Rewrite the entries below as a numbered list with only their text. Omit the pictures and any blank lines.

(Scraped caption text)
>>>

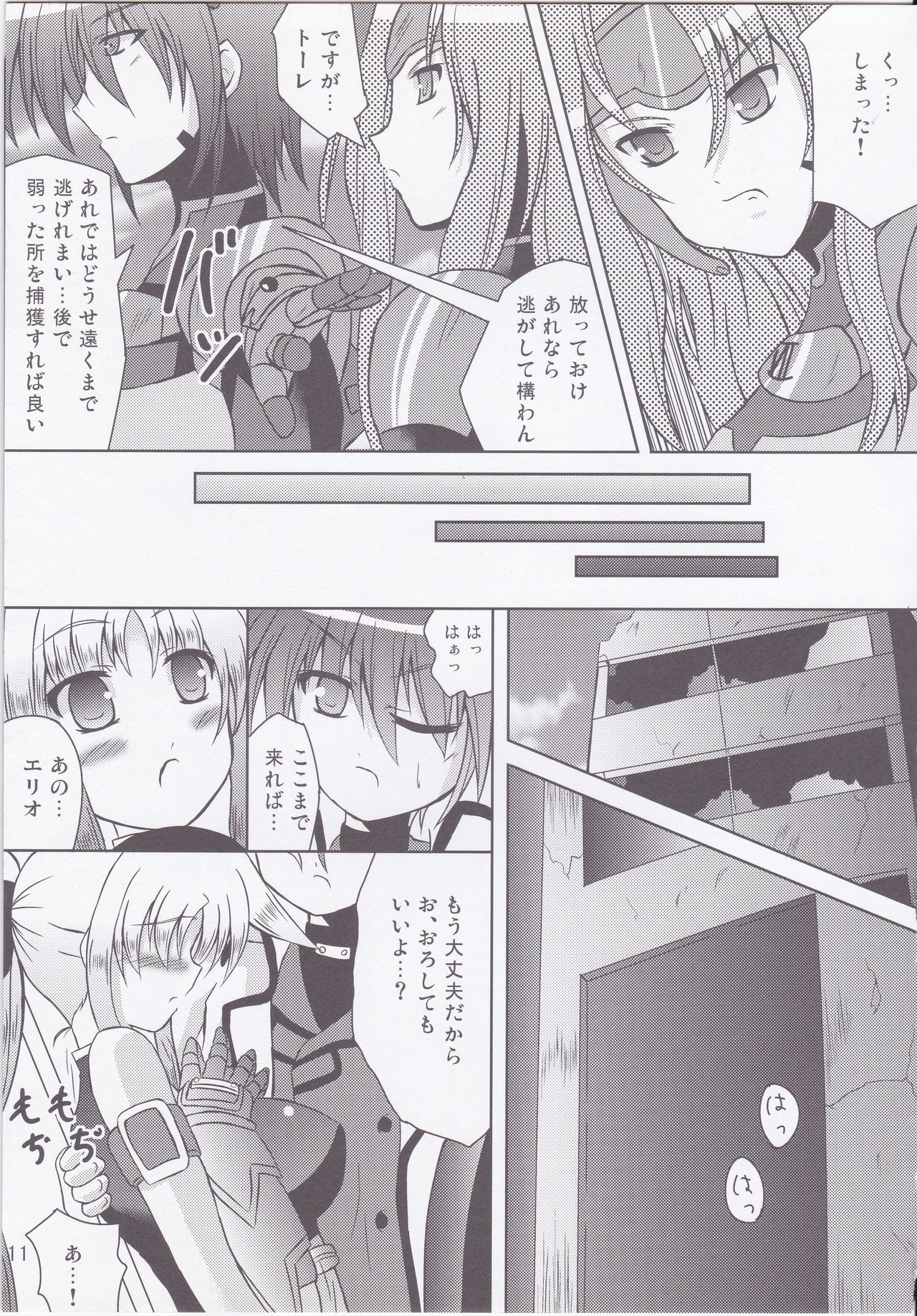 My Little Knight 2 page 11 full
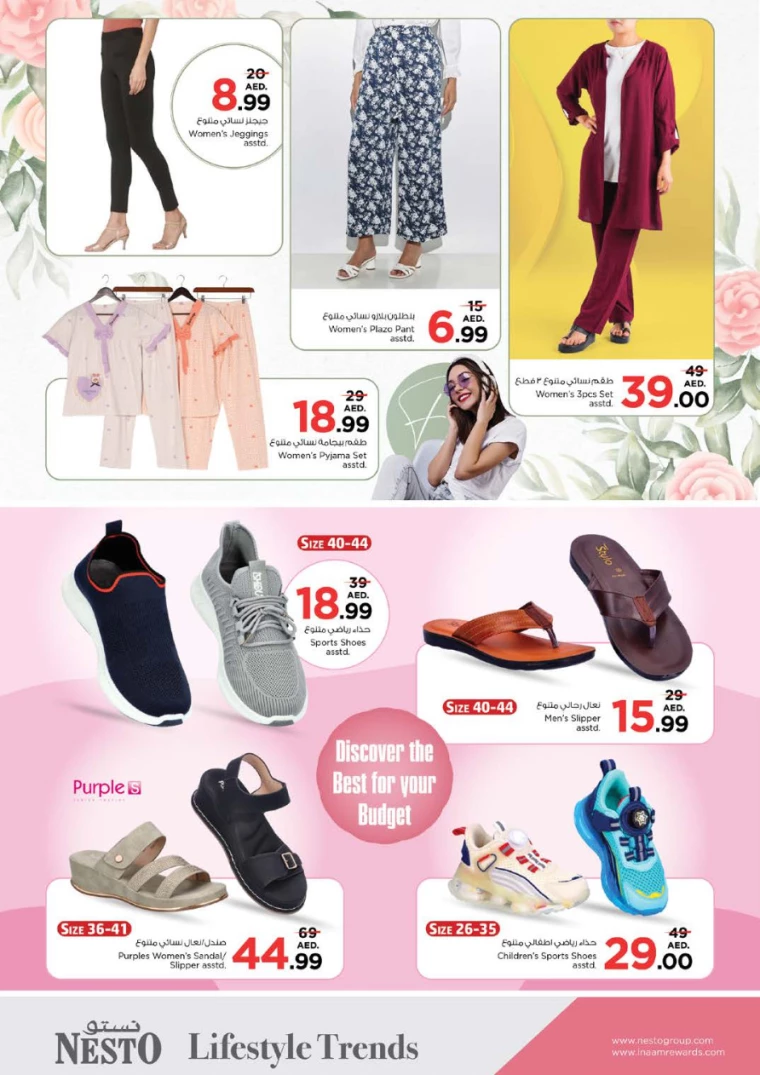 NESTO-Promotions-Al-Arab-Mall-August-29-2024-41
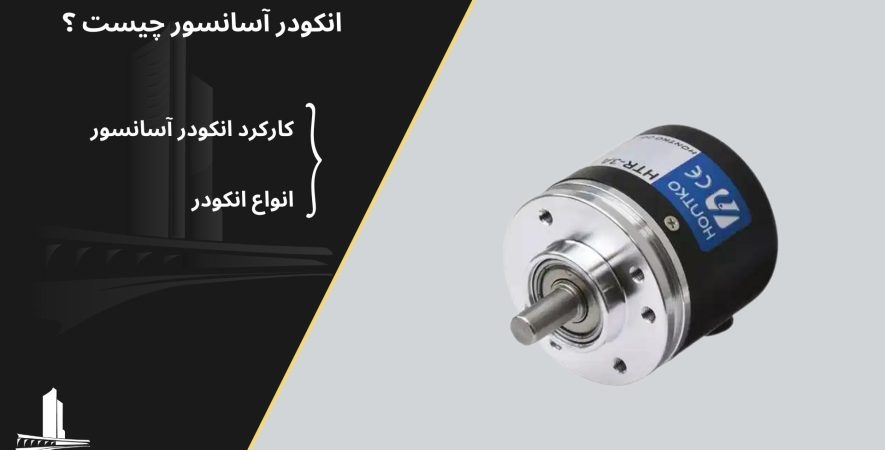 انکودر آسانسور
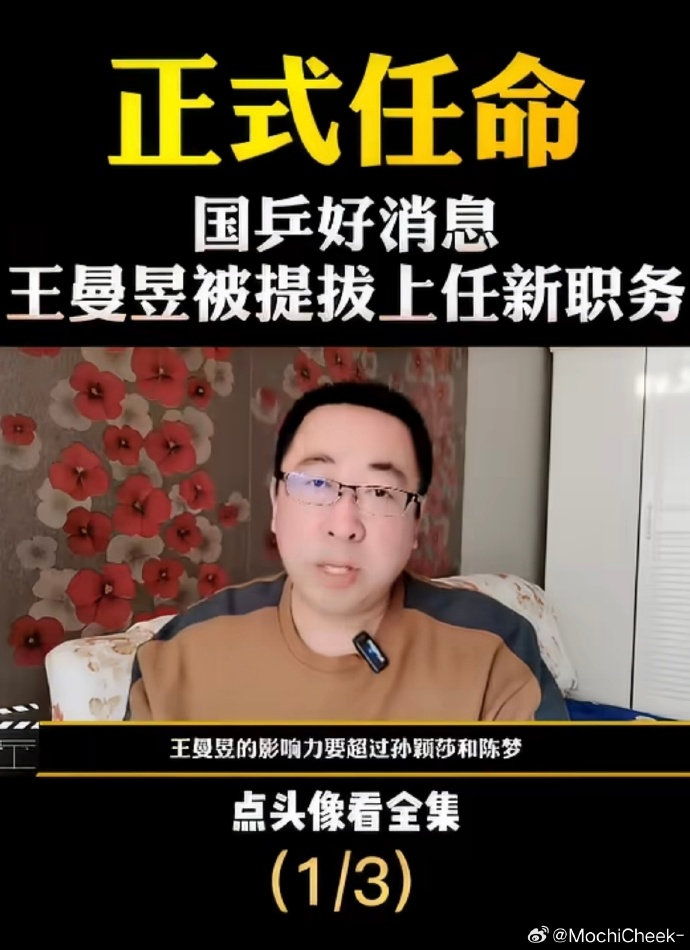 王曼昱的影响力已经超过孙颖莎和陈梦，现在国家队就是一个王曼昱的世界，整个队伍都在围着王曼昱转，因为她就是内定的洛奥女单冠军。#樊振东发文谈偷拍# ​
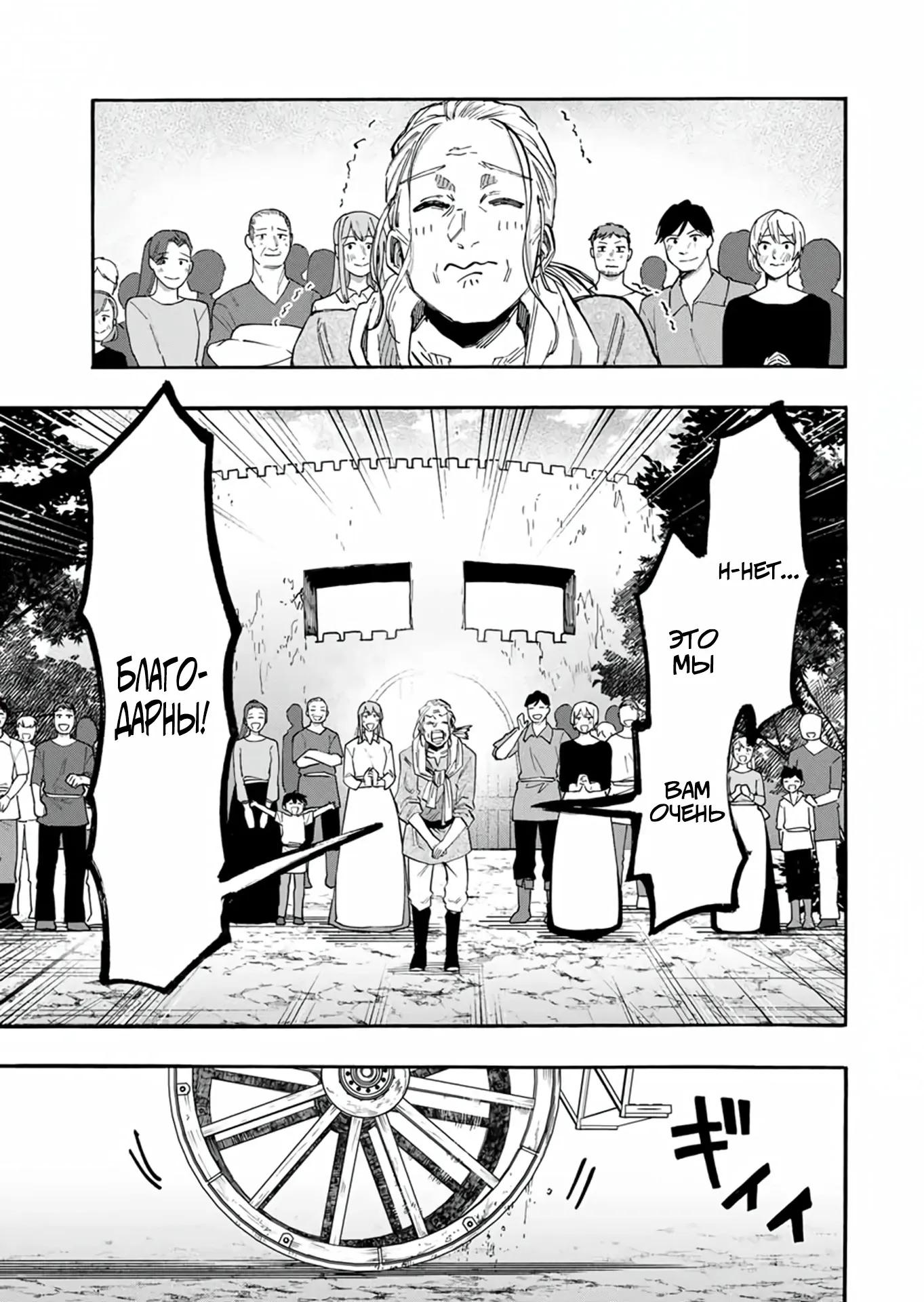 Манга Прогулка в другом мире - Глава 100 Страница 11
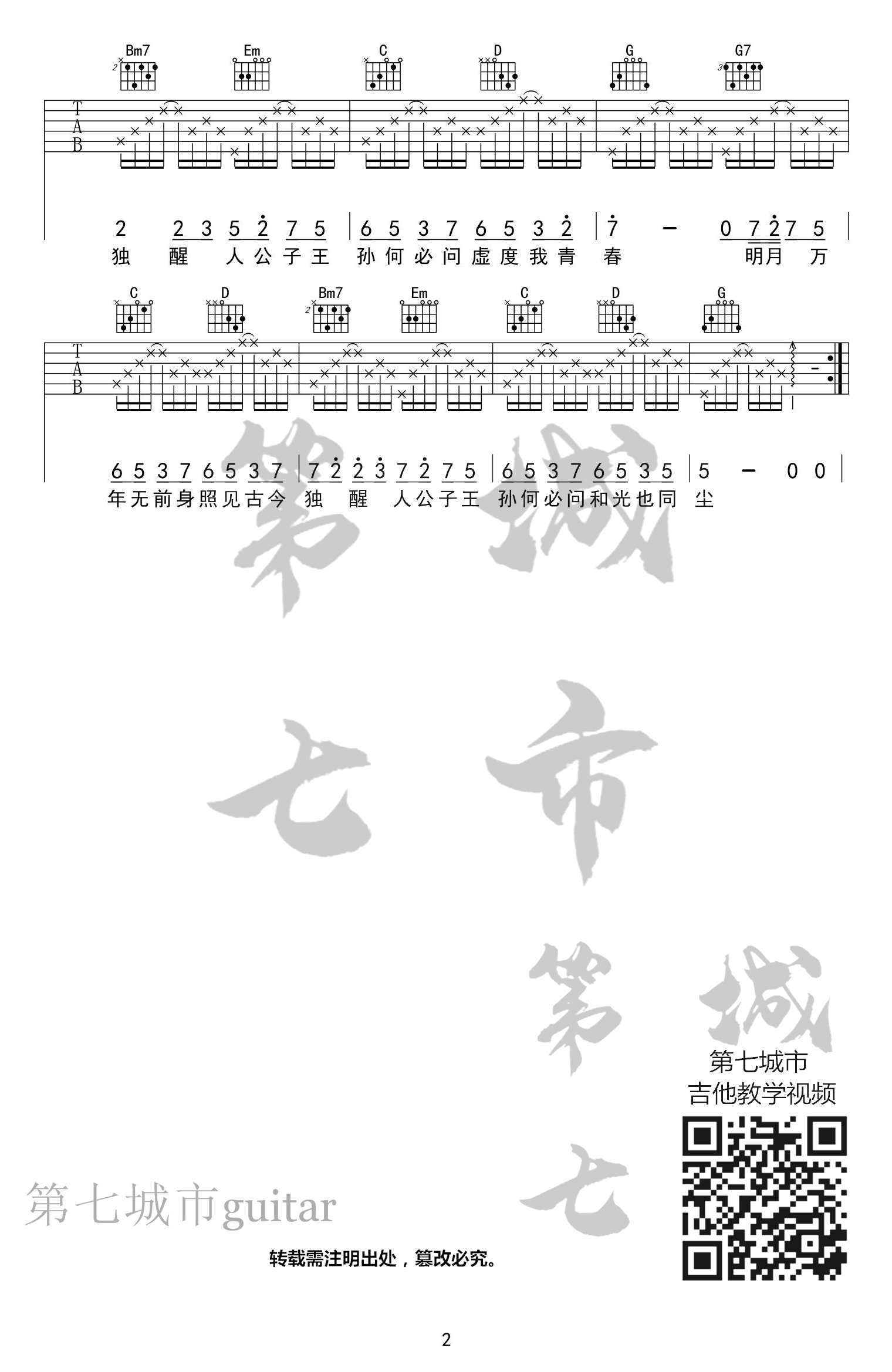 伯虎说吉他谱2-唐伯虎Annie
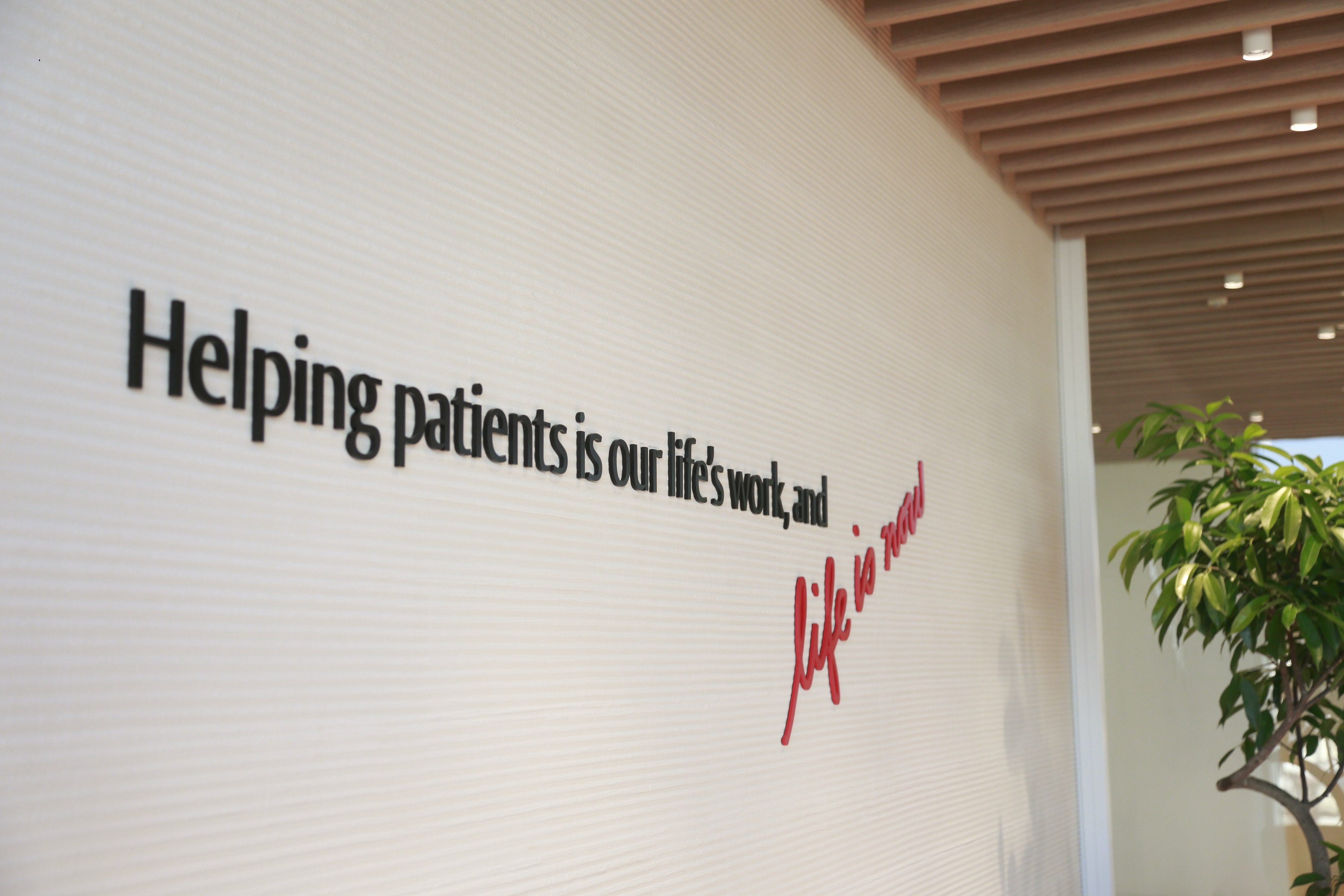 ＜2月開始＞外資医療機器メーカーでの受注サポート☆在宅週1日☆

<<<

» Reply to the exercise
1.  My Little Knight 2 page 11 full
2.  NESTO-Promotions-Al-Arab-Mall-August-29-2024-41
3.  انکودر آسانسور
4.  王曼昱的影响力已经超过孙颖莎和陈梦，现在国家队就是一个王曼昱的世界，整个队伍都在围着王曼昱转，因为她就是内定的洛奥女单冠军。#樊振东发文谈偷拍# ​
5.  Манга Прогулка в другом мире - Глава 100 Страница 11
6.  伯虎说吉他谱2-唐伯虎Annie
7.  ＜2月開始＞外資医療機器メーカーでの受注サポート☆在宅週1日☆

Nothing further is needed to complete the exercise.